__Verilen metin__.

■ ■ ■ ■

Küresel Isınmanın Arıcılık Sektörüne Etkileri ve Alınabilecek Önlemler

Arıcılar , küresel ısınma nedeniyle zaman zaman ciddi tehlikelerle karşı karşıya kalıyor. Sizde bir arıcı olarak iklim değişikliğinin tehlikelerine karşı neler yapabileceğinizi öğrenmek istiyorsanız. Bu makaleyi sonuna kadar okumanızı şiddetle tavsiye ederiz.

Küresel Isınmanın Arıcılık Sektörüne Etkileri ve Alınabilecek Önlemler
Küresel ısınma ve arıcılık

Küresel Isınma nedir ?

Küresel Isınma, daha çok insanoğlunun faaliyetleri sonucunda  , atmosferdeki sera gazlarının yoğunluğunun artmasına bağlı olarak ,  dünyadaki ortalama sıcaklığın giderek yükselmesinin  yarattığı  iklim değişikliğidir. 

Esasen , atmosferdeki sera gazları dediğimiz (karbondioksit, metan, azot oksit ve su buharı) dünyamızın yaşanabilir sıcaklığa sahip olması için gereklidir. Lakin , atmosferdeki bu gazlar , güneşten gelen ışınların dünyaya çartptıktan sonra tamamen geri yansımasını önleyip , geri yansıtır ve dünyamız ısınır. Ancak , bu gazlardaki anormal artış,  bu sefer daha çok havanın ısınmasını sağlar ve  sera etkisi meydana gelir.  Bu durumda dünyadaki doğal döngüyü bozar.

Dünyadaki  insan nüfusunun sürekli çoğalması , buna bağlı olarak tüketimin ve endüstriyel üretimin artması; fosil yakıtların kullanılması, ormansızlaşma gibi nedenlerle sera etkisi giderek artış gösteriyor. 

küresel ısınma

Küresel Isınmanın Muhtemel  Sonuçları Neler  Olabilir ?
  1. Buzullar gittikçe daha hızlı erimeye devam edebilir. Bu da kıyı kesimlerin sular altında kalmasına neden olabilir.
  2. Özellikle kıyı kesimlerinde toprak kaymaları artar.
  3. Kutupların erimesi, okyanuslardaki suyun  yükselmesine yol açar.
  4. Kuraklık ve çölleşme baş gösterirken bir taraftan da kasırgalar ve seller meydana gelir.
  5. Mevsimlerin dengesi bozulur. Kış ayları sıcak geçebilir. İlkbahar daha erken, sonbahar ise geç gelebilir.
  6. Hayvanların göç takvimleri karışır. Hava durumlarını kestiremeyen hayvanlar göç zamanlarını hesaplamakta zorlanabilir. Bu da canlı türlerini yok olma tehlikesi ile karşı karşıya getirecektir.

■ ■ ■ ■

__Alıştırma verileri__.
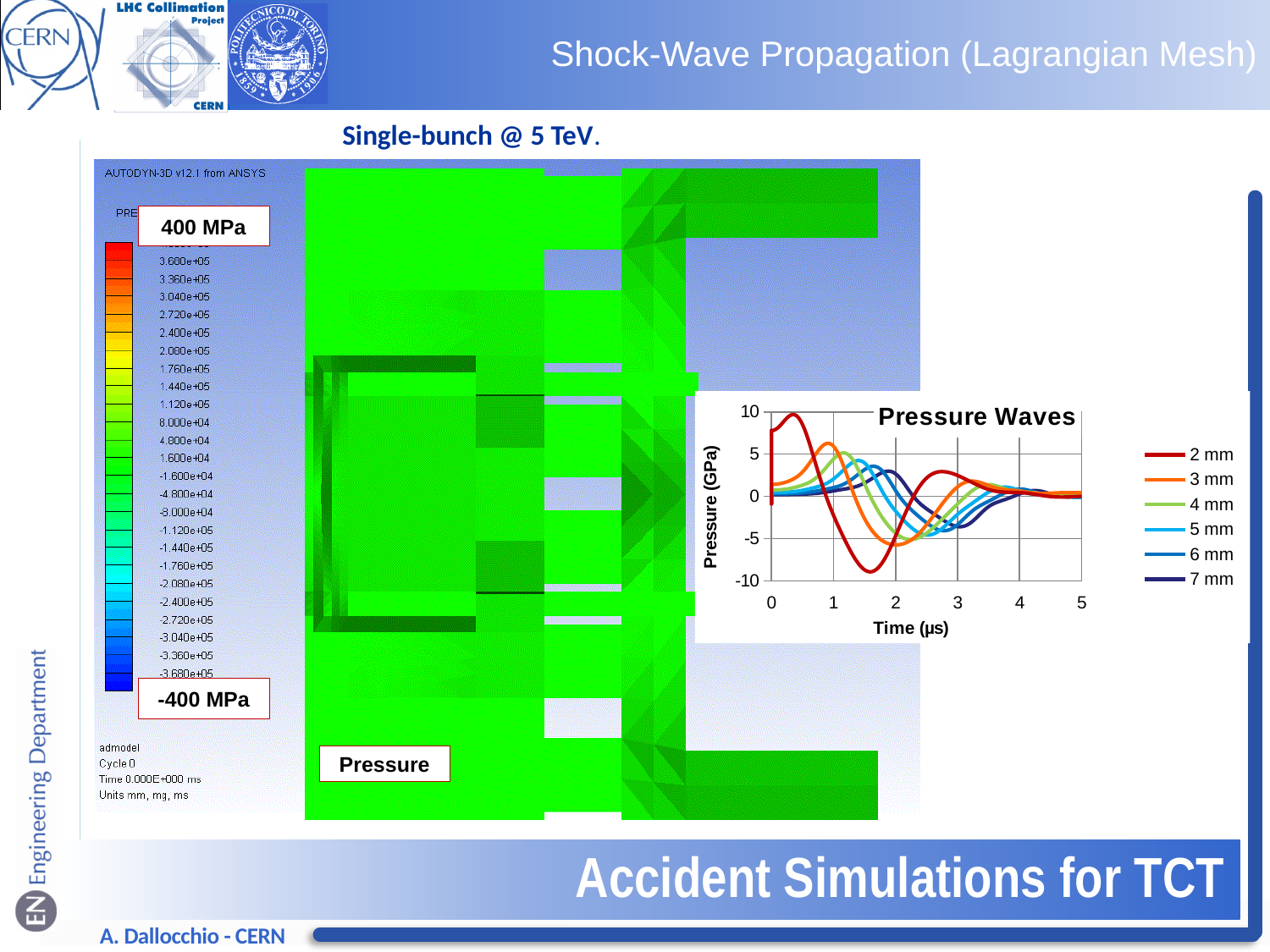
In the "Pressure Waves" chart, is the minimum pressure of the 2 mm series greater or less than -5 GPa? less In the "Pressure Waves" chart, is the peak pressure of the 2 mm series greater or less than 5 GPa? greater In the "Pressure Waves" chart, is the peak pressure of the 3 mm series greater or less than 5 GPa? greater In the "Pressure Waves" chart, which series reaches its first peak earliest in time? 2 mm In the "Pressure Waves" chart, which series has the larger peak pressure, 2 mm or 7 mm? 2 mm What is the title of the line chart on the slide? Pressure Waves What is the label of the y axis of the "Pressure Waves" chart? Pressure (GPa) What kind of chart is the "Pressure Waves" chart? line chart In the "Pressure Waves" chart, which series reaches the highest peak pressure? 2 mm How many series does the legend of the "Pressure Waves" chart list? 6 In the "Pressure Waves" chart, which series reaches the lowest (most negative) pressure? 2 mm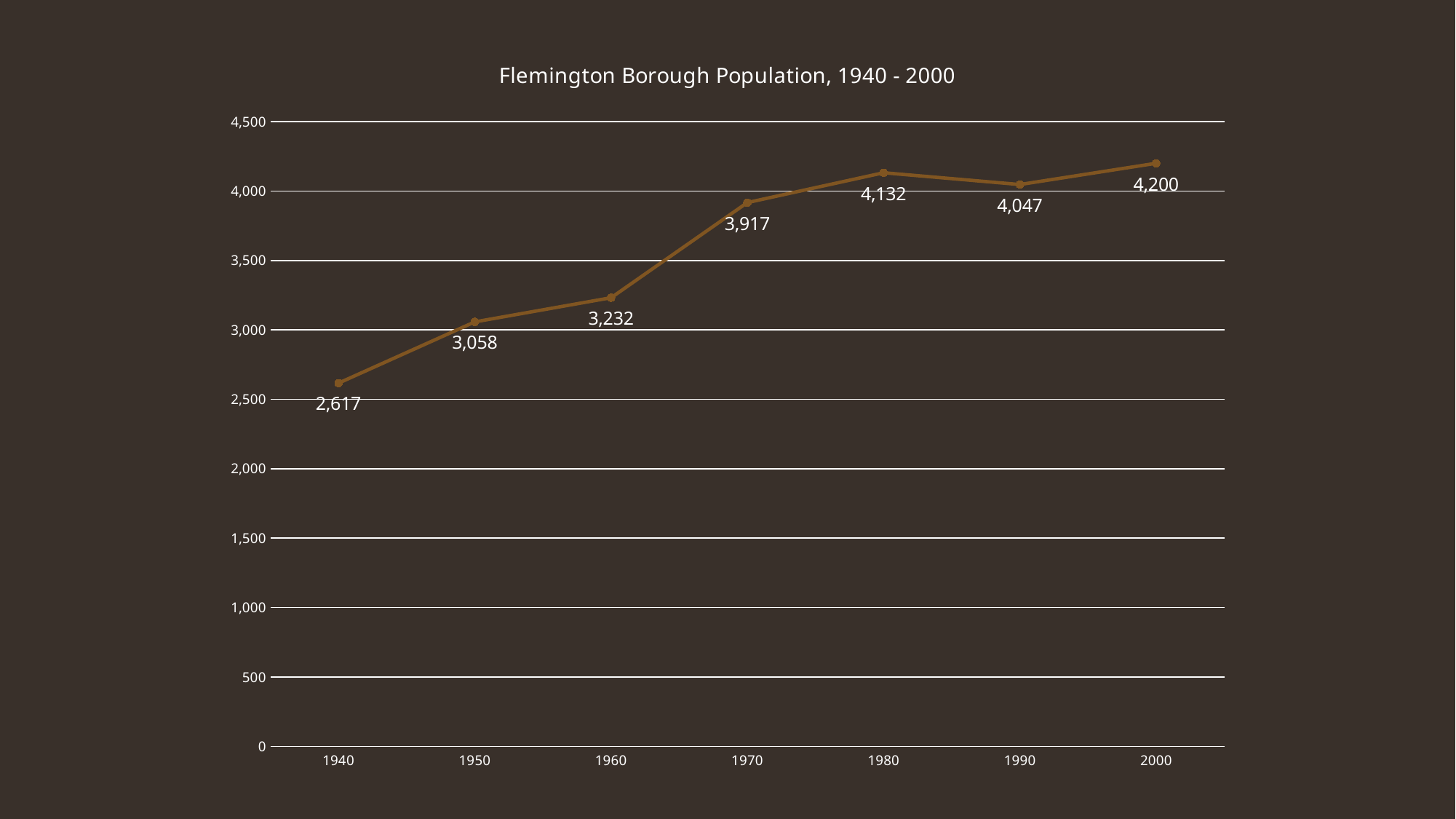
What was the population of Flemington Borough in 1940? 2,617 What is the difference in population between 1940 and 2000? 1,583 Which year has the highest population value on the chart? 2000 What is the title of the chart? Flemington Borough Population, 1940 - 2000 Is the value for 1950 greater or less than 3,000? greater What kind of chart is shown on the slide? Line chart Which year had a larger population, 1960 or 1970? 1970 What is the difference in population between 1980 and 1990? 85 What was the population of Flemington Borough in 1990? 4,047 How many data points are plotted on the chart? 7 What was the population of Flemington Borough in 1970? 3,917 Which year has the lowest population value on the chart? 1940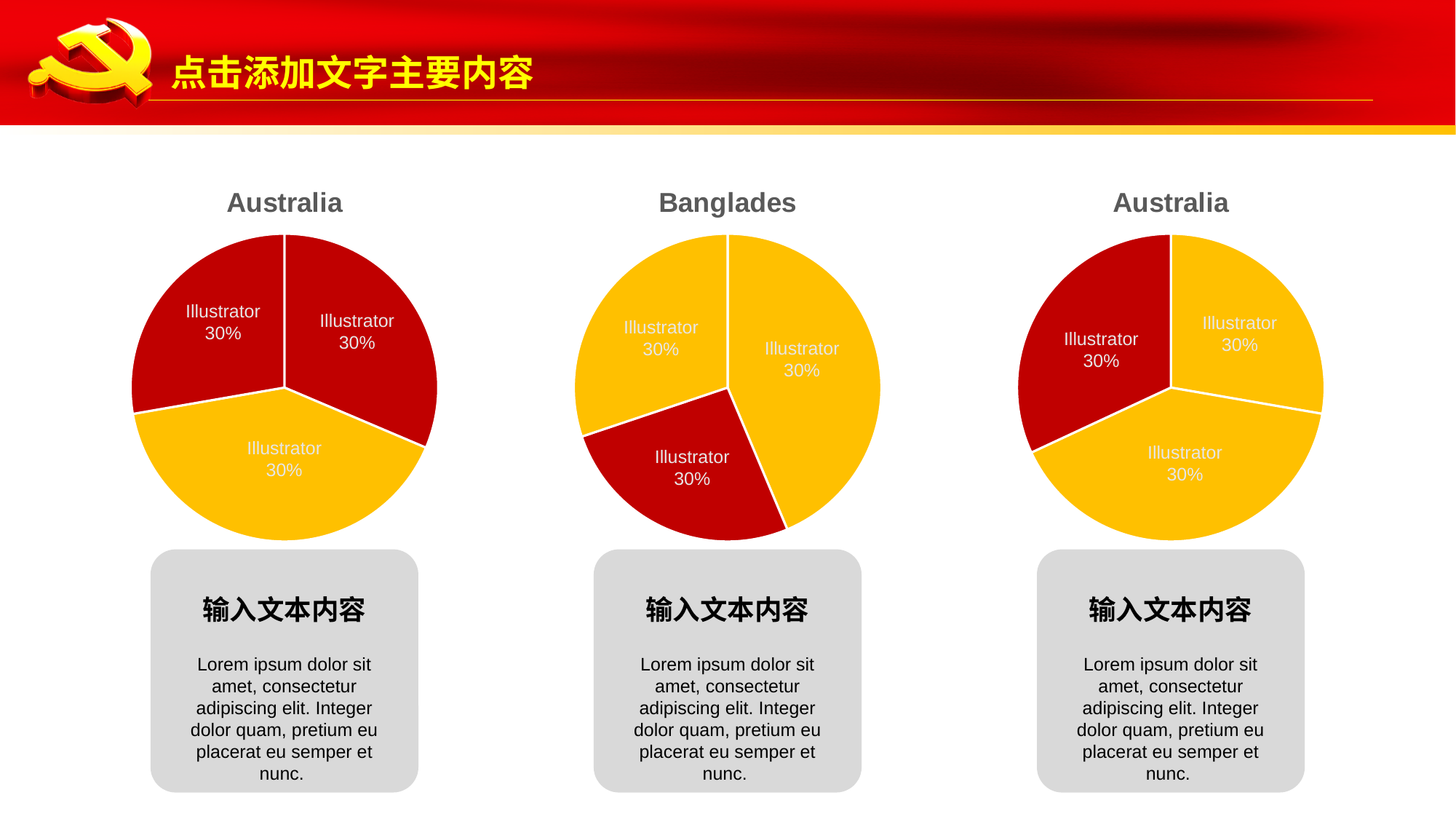
In the right chart titled Australia, what percentage is shown on the red slice? 30% What kind of chart is the right chart titled Australia? pie chart What label appears on every slice of the middle chart titled Banglades? Illustrator In the middle chart titled Banglades, what percentage is shown on the red slice? 30% What is the title of the middle chart? Banglades How many slices does the middle chart titled Banglades have? 3 In the left chart titled Australia, how many slices are red? 2 What kind of chart is the left chart titled Australia? pie chart In the left chart titled Australia, what percentage is shown on the yellow slice? 30% How many pie charts are on the slide? 3 How many slices does the right chart titled Australia have? 3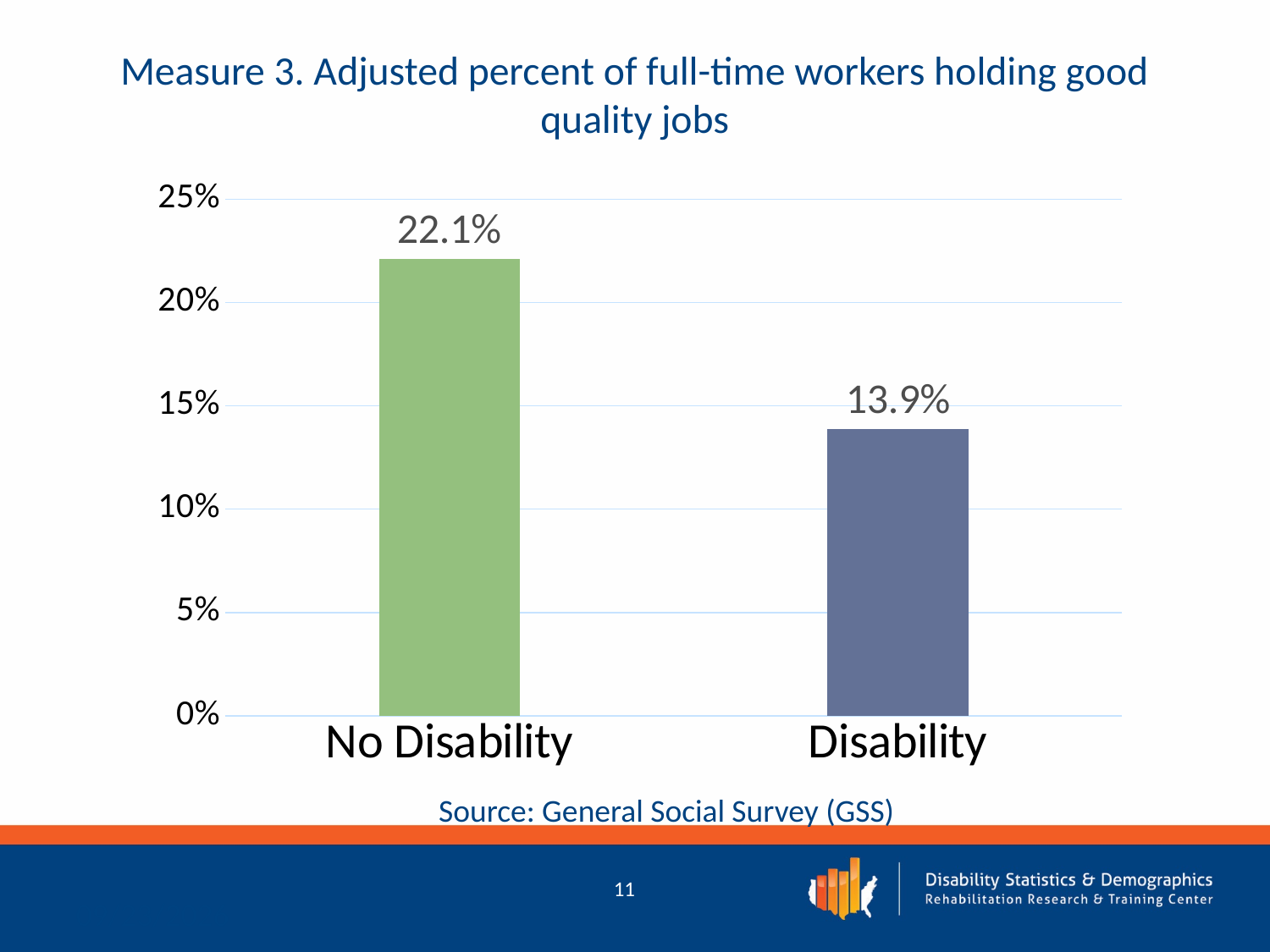
Is the value for Disability greater or less than 15%? less Which category has the highest value? No Disability What is the title of the chart? Measure 3. Adjusted percent of full-time workers holding good quality jobs Is the value for No Disability greater or less than 20%? greater What is the difference between the values for No Disability and Disability? 8.2% Which is larger, the value for No Disability or the value for Disability? No Disability How many categories are shown in the chart? 2 What kind of chart is shown on the slide? bar chart What is the source cited below the chart? General Social Survey (GSS) Which category has the lowest value? Disability What is the value for No Disability? 22.1% What is the value for Disability? 13.9%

■ ■ ■ ■

__İstenenler__.
A. Küresel ısınma metnini iki cümleyle özetleyin.
B. Küresel ısınma metnindeki "Dünyadaki  insan nüfusunun" sözlerinden "giderek artış gösteriyor." sözlerine kadar olan kısmı, bu iki ifade de dahil, aynen tekrarlayın.
Cevaplarken yalnızca küresel ısınma metnine dayanın.

__Sırayla cevaplar__.
A. Küresel ısınma, çoğunlukla insan faaliyetleri sonucunda atmosferdeki sera gazlarının yoğunluğu artar ve dünyadaki ortalama sıcaklık giderek yükselir; küresel ısınma, bu yükselişin yol açtığı iklim değişikliğidir. Nüfusun çoğalması, tüketimin ve endüstriyel üretimin artması, fosil yakıtların kullanılması ve ormansızlaşma bu etkiyi büyütürken olası sonuçlar arasında buzulların erimesi, kıyıların sular altında kalması, kuraklık, kasırgalar ve seller, mevsim dengesinin bozulması ve hayvanların göç takviminin karışması sayılıyor.

B.
Dünyadaki  insan nüfusunun sürekli çoğalması , buna bağlı olarak tüketimin ve endüstriyel üretimin artması; fosil yakıtların kullanılması, ormansızlaşma gibi nedenlerle sera etkisi giderek artış gösteriyor.